Benim Florya'da çay önerimi bir gün önce Ömer'e açtığımda Ömer itiraz ederek çok kalabalık olur dedi; bense, "hayır tenha olur" tezimle gitmeyi kararlaştırdık.
Meğerse Ömer yüzde bin beş yüz haklıymış. Henüz Florya Köprüsüne gelmeden yollar tıkanmıştı, tıkanıklığın sebebi bir buçuk kilometre öncesinden tesislere giriş kuyruğu nedeniyleymiş. Derhal Florya'dan ve çaydan vaz geçtik ve ben Marmaray'la Söğütlüçeşme İstasyonuna gitmek üzere Ömer'le vedalaşarak Florya'dan ayrıldım.

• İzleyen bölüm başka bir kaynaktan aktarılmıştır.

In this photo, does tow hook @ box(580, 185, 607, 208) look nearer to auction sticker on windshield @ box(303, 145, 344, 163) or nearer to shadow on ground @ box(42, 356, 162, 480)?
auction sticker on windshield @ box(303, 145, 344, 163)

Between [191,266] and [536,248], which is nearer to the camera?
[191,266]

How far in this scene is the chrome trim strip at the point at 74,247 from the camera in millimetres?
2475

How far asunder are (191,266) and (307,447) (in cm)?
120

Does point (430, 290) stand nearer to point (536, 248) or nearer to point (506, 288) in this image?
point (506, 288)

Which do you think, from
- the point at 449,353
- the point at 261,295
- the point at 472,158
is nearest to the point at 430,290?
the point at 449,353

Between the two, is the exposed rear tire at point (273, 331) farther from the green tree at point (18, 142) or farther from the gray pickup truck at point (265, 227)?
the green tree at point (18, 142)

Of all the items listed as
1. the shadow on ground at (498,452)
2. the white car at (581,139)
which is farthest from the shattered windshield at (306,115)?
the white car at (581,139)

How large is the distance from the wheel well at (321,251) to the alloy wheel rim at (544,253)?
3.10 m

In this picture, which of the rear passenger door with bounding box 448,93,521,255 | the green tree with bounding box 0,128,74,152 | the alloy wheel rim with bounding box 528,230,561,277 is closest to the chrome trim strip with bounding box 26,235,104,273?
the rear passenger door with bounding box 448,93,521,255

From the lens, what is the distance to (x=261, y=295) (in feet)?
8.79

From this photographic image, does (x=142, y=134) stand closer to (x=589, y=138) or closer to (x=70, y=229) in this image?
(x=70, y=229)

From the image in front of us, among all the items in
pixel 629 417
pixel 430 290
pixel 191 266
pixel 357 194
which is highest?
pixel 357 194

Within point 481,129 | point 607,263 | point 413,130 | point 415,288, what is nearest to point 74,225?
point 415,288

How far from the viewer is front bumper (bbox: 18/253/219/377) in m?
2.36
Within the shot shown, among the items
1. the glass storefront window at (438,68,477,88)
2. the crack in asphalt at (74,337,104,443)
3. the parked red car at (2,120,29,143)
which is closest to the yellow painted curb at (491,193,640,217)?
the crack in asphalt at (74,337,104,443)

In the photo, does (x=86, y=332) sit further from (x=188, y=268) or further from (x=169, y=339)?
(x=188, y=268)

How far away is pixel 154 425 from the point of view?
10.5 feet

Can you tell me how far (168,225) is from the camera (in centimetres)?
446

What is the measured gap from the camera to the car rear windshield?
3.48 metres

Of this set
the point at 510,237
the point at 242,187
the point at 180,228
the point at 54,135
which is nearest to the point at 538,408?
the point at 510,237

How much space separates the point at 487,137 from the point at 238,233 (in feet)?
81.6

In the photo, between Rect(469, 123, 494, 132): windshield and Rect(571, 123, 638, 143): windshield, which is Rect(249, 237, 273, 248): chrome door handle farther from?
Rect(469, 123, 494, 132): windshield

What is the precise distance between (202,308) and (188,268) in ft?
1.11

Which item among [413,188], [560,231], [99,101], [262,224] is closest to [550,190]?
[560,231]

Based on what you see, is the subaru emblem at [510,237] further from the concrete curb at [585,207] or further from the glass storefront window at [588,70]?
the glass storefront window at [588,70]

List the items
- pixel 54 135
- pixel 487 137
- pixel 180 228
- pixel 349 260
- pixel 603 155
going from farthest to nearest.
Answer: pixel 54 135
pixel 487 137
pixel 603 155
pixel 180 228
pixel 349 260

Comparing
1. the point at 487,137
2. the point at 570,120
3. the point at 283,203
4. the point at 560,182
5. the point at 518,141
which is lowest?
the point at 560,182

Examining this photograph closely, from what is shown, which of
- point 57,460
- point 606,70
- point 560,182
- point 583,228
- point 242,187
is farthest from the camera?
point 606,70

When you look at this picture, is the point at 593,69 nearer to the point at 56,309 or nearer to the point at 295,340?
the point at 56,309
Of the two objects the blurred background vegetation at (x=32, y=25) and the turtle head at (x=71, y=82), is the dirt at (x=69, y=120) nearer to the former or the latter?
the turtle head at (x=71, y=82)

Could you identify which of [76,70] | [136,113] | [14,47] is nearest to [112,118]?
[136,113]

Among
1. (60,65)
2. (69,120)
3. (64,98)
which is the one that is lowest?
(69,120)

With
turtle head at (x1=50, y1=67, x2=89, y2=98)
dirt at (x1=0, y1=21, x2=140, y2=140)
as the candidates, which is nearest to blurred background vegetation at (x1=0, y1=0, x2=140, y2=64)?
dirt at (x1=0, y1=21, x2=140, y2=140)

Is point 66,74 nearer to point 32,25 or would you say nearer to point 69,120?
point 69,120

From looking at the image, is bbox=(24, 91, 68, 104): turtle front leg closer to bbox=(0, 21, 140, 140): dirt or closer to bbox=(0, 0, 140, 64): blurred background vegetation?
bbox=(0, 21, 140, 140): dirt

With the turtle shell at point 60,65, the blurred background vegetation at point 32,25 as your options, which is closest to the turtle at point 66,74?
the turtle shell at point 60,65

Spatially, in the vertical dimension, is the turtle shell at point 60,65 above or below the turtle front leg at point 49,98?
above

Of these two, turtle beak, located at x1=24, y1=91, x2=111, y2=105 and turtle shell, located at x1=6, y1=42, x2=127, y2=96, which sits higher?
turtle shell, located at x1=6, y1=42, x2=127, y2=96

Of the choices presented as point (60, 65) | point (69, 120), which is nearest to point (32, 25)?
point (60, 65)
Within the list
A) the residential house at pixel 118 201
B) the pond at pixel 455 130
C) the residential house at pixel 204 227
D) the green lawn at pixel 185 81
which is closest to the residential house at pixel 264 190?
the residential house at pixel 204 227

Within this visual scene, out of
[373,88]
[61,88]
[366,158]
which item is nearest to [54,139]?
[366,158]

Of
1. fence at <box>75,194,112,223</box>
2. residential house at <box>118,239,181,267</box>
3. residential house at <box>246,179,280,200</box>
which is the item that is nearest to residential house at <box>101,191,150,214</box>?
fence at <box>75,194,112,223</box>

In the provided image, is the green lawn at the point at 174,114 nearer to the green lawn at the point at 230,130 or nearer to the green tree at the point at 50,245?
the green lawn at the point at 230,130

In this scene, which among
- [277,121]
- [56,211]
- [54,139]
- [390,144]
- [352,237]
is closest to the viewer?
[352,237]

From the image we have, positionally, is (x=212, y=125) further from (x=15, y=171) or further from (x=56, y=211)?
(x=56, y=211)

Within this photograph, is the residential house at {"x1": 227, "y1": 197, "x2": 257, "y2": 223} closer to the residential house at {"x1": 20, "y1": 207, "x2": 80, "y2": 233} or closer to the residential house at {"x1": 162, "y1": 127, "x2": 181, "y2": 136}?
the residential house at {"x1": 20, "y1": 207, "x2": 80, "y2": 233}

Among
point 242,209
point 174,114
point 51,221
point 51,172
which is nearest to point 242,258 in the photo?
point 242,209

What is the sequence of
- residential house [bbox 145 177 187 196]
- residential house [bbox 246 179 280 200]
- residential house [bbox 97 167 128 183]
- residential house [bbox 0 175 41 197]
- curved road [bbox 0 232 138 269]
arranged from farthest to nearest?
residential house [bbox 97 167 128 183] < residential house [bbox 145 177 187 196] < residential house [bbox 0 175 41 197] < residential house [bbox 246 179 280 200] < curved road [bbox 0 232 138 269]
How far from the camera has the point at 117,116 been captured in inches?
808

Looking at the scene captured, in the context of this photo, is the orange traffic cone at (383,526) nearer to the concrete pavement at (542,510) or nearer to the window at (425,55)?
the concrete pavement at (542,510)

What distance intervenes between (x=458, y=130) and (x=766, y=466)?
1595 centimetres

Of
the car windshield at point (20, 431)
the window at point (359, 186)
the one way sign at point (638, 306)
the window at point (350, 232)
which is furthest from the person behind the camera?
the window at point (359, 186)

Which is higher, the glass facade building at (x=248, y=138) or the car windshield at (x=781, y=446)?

Söğütlüçeşme İstasyon binası kervan yolda dizilir mantığınca genişletilip hacimlendiriliyor. Çelik akşamlarla müştemilatlar ekleniyor. Dileriz işlemler tamamlandığında ortaya insanı rahatsız etmeyen estetik bir görünüm çıkar.
Trenimizin kalkış saatine kadar İstasyonun etrafında kümelenen simitçi ve büfeleri gözlemledim. Yoğun insan trafiğinin yaşandığı bölgede maalesef Kadıköy Belediyesi'nin vurdumduymazlığı ilk bakışta fark ediliyordu.
Trenimizin kalkış saatine yarım saat kala biz yolcuları perona aldılar. Perona hem yürüyen merdivenle hem de asansörle çıkılıyordu.
Siz trenimizin Ankara Ekspresi ismine bakarak afili bir şey sanmayın. Son derece sıradan, kimi tuvaletleri pislik içinde ve Ankara'ya varışı ise yaklaşık 55 dakika gecikmeyle gerçekleşti.
Ankara-Sivas YHT'de Terslik
Yüksek hızlı trenler olarak bizlere sunulan bu teknoloji şu an için gelişmiş ülkelerin çoktan terk ettiği sistemler.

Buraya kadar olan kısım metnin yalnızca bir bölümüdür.